**Document section**
++++++++++

Resources

Model Syllabi, Suggestions, and Helpful Hints

Model Syllabus Language

A carefully constructed syllabus containing references to the Honor Code and clear expectations on the instructor's expectations surrounding academic integrity can contribute significantly to fewer instances of academic dishonesty. At the beginning of each semester, we encourage instructors to engage with their students in a discussion of the Honor Code and their expectation that students abide by the Honor Code, that students familiarize themselves with the Honor Code, and that students ask questions if they are unclear regarding any expectations of the course.

Below are some suggestions for syllabus language that may helpful to instructors seeking to clearly delineate their course expectations surrounding academic integrity.

1. Affirmation of the Honor Code

Ideally all class syllabi would actively affirm the application of the Honor Code. For example:

"The College of William & Mary has had an honor code since at least 1779. Academic integrity is at the heart of the university, and we all are responsible for upholding the ideals of honor and integrity.  The student-led honor system is responsible for resolving any suspected violations of the Honor Code, and I will report all suspected instances of academic dishonesty to the honor system. The Student Handbook (www.wm.edu/studenthandbook) includes your responsibilities as a student and the full Code. Your full participation and observance of the Honor Code is expected. To read the Honor Code, see www.wm.edu/honor"

2. Define Academic Dishonesty:

At the beginning of the semester spend a few minutes discussing course expectations surrounding academic integrity. Talk to  students using clear, common language about the University's definitions and descriptions of academic violations. 

For example, plagiarism in the form of "deliberate" or "reckless" representation of another's words, thoughts, or ideas as one's own without appropriate attribution to the original author in connection with submission of academic work,whether graded or otherwise,  is a serious breach of academic integrity demanded by the Honor Code and one of the most common forms of academic misconduct processed by the honor system.  Plagiarism can take many forms and there may be a number of reasons why it occurs. The more specific instructors can be in explaining what constitutes plagiarism in their particular course, the less likely the violation is to occur. Some are examples are as follows:

“Quote and cite any words that are not your own.” “If you paraphrase the words of another, you must still give proper attribution.” "If you look it up, write it down."

Additionally, if there is a particular citation style that students must use, be specific about the style to be used and provide students resources they can use learn more about that style. 

Authorized vs. Unauthorized Collaboration

The following is an example of how the difference between unauthorized vs. authorized collaboration could be discussed in the syllabus:

"All academic work in this course, including homework, quizzes, and exams, is to be your own work, unless otherwise specifically provided. It is your responsibility if you have any doubt to confirm whether or not collaboration is permitted." Whenever possible, be clear and concise. Ambiguous statements often lead to confusion by the student. For example, one phrase we do not recommend is: "You are permitted to work together, but all work submitted must be your own."  In this case, it would be helpful to clarify whether this requirement applies to, for example, graded work only, and helpful to clarify precisely what kind of collaboration is allowed.

++++++++++

**Data shown**
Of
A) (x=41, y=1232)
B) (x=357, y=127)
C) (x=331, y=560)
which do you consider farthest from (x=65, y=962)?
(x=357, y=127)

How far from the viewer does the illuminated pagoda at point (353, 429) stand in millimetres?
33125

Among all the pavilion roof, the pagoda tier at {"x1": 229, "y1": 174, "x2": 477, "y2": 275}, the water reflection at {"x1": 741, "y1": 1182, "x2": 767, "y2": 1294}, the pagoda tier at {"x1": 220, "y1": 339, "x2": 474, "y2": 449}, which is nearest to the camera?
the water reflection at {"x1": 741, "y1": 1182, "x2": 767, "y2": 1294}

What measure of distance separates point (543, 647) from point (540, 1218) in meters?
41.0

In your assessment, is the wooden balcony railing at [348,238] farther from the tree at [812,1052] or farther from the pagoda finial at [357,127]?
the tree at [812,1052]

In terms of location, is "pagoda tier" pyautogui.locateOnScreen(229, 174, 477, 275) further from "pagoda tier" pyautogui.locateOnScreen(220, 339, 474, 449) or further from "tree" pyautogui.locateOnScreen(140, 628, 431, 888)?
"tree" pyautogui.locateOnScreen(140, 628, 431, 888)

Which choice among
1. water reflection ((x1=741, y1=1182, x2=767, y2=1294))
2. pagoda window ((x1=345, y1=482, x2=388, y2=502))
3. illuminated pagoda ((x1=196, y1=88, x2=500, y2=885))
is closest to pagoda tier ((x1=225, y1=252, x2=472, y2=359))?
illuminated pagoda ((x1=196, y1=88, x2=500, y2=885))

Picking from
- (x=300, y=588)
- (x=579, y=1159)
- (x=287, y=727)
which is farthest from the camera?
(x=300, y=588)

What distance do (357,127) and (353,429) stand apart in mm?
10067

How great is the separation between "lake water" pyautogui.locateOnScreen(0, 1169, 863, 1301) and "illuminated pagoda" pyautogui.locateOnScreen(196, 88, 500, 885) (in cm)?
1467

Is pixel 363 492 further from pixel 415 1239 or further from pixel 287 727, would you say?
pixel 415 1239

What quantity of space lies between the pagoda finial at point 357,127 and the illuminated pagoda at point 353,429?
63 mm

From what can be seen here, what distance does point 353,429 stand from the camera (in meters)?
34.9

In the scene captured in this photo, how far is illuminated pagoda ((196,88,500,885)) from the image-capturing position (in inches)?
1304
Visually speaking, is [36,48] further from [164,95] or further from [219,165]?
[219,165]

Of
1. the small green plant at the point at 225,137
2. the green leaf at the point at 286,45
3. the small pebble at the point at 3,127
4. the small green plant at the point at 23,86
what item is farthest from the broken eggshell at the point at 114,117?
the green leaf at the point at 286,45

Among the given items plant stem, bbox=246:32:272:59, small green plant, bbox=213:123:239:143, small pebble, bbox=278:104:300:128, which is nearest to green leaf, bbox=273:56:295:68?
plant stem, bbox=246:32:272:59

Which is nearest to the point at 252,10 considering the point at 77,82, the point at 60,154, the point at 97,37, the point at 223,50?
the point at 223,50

++++++++++

**Given problem**
Repeat the passage of the syllabus guidance text between "Model Syllabi, Suggestions, and" and "their course expectations surrounding academic integrity.", inclusive.

**Correct answer**
Model Syllabi, Suggestions, and Helpful Hints

Model Syllabus Language

A carefully constructed syllabus containing references to the Honor Code and clear expectations on the instructor's expectations surrounding academic integrity can contribute significantly to fewer instances of academic dishonesty. At the beginning of each semester, we encourage instructors to engage with their students in a discussion of the Honor Code and their expectation that students abide by the Honor Code, that students familiarize themselves with the Honor Code, and that students ask questions if they are unclear regarding any expectations of the course.

Below are some suggestions for syllabus language that may helpful to instructors seeking to clearly delineate their course expectations surrounding academic integrity.